On 8 June 1850, the two of them walked the Cleveland Hills and quickly found a plentiful source, in the shape of the main seam of Cleveland Ironstone "above sixteen feet" (about five metres) thick. Bolckow and Vaughan moved rapidly: within 12 weeks, they had signed agreements with the landowners, started the first mine, built a tramway to carry the ironstone, and delivered the first load of seven tones to Witton Park.

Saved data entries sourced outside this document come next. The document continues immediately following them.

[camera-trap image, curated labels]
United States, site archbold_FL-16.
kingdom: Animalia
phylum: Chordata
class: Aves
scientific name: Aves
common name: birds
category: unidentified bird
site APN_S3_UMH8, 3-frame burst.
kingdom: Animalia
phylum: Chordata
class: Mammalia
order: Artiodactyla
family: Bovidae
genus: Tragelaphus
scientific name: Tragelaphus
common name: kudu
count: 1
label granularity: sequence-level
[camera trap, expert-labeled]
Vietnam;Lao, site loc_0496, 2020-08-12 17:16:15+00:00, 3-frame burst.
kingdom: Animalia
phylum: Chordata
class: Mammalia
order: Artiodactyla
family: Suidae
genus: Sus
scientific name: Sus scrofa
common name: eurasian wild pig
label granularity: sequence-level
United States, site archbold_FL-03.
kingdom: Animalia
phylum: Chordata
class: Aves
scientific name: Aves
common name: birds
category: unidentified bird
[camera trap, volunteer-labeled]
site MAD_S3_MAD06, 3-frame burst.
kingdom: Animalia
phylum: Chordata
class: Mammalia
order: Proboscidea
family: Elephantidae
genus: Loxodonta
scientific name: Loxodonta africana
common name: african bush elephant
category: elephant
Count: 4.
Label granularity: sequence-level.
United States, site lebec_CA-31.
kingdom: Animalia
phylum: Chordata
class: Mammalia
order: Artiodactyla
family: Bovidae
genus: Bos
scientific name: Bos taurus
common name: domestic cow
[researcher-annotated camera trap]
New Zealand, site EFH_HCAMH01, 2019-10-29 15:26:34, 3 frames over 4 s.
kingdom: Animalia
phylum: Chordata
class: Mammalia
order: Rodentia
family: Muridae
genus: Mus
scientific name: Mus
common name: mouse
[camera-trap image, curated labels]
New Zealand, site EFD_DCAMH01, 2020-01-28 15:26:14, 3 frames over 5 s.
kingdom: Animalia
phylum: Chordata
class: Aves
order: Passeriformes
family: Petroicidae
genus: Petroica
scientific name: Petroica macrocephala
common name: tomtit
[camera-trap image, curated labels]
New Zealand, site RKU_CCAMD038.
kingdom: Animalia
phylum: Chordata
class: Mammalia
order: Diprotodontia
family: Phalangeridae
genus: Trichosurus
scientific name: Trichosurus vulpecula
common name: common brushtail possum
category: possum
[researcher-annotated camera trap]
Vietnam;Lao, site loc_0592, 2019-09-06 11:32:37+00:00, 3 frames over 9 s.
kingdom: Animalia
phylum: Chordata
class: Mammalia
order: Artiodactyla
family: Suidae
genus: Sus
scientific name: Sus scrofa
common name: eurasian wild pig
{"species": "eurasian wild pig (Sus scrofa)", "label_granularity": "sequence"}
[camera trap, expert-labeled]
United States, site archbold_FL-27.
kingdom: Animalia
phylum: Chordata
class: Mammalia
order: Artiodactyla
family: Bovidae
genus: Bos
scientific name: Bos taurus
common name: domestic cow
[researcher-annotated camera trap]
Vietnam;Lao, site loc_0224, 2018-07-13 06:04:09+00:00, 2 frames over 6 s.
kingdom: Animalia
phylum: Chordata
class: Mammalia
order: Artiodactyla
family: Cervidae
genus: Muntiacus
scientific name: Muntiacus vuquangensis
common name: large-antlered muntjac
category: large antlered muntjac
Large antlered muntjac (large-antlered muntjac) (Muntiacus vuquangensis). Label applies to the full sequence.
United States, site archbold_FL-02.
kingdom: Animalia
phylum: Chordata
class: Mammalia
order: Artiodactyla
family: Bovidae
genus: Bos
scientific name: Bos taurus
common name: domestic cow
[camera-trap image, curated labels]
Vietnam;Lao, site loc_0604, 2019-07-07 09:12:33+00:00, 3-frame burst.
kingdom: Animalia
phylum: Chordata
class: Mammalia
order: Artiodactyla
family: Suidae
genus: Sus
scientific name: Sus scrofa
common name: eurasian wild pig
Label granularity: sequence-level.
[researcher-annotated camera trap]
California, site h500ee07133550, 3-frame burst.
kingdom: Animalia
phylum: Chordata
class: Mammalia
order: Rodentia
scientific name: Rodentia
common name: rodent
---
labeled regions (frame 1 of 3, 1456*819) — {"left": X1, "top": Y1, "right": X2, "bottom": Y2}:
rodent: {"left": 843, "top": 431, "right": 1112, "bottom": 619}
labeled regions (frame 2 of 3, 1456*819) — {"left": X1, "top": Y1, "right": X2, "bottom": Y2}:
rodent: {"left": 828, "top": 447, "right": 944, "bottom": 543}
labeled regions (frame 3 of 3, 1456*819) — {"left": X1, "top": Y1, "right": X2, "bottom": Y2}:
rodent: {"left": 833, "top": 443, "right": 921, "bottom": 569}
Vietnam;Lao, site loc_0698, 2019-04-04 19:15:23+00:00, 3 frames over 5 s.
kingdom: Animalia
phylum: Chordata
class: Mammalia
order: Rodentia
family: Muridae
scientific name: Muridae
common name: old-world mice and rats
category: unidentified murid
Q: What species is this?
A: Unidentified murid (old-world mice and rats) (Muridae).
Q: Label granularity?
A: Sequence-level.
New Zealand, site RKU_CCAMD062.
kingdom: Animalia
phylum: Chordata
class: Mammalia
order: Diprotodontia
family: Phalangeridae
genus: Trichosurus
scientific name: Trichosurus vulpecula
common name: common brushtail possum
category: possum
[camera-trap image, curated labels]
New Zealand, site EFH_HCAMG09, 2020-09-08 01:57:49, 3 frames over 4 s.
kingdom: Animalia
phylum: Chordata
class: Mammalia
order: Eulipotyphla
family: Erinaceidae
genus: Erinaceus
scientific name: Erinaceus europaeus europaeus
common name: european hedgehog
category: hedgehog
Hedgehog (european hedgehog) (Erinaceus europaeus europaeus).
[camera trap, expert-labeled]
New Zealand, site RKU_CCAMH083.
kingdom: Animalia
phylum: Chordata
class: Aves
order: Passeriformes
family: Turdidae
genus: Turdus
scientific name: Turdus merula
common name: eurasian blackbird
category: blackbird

From that moment, their business grew swiftly. They opened more mines at Eston and added blast furnaces at Middlesbrough. The combination of Vaughan's technical skills and Bolckow's financial skills was effective and long-lasting. The partnership grew into steelmaking giant Bolckow Vaughan & Co., Ltd., formed with capital of £2,500,000 in 1864: the largest company in existence at that time.

==Wealth==
In 1855 Vaughan became Mayor of Middlesbrough. He was a Borough Magistrate and a member of the Tees Conservancy Board.

After the death of his first wife, Vaughan married widow Ann Hughes of Newcastle, daughter of Joseph Poole and sister of Bolckow's first wife.

With increasing wealth, he and Bolckow "both moved from Cleveland Street to Marton: Bolckow built Marton Hall in 1853 and moved there in 1856, and John Vaughan moved to Gunnergate Hall in 1858."

Vaughan died in London on 16 September 1868.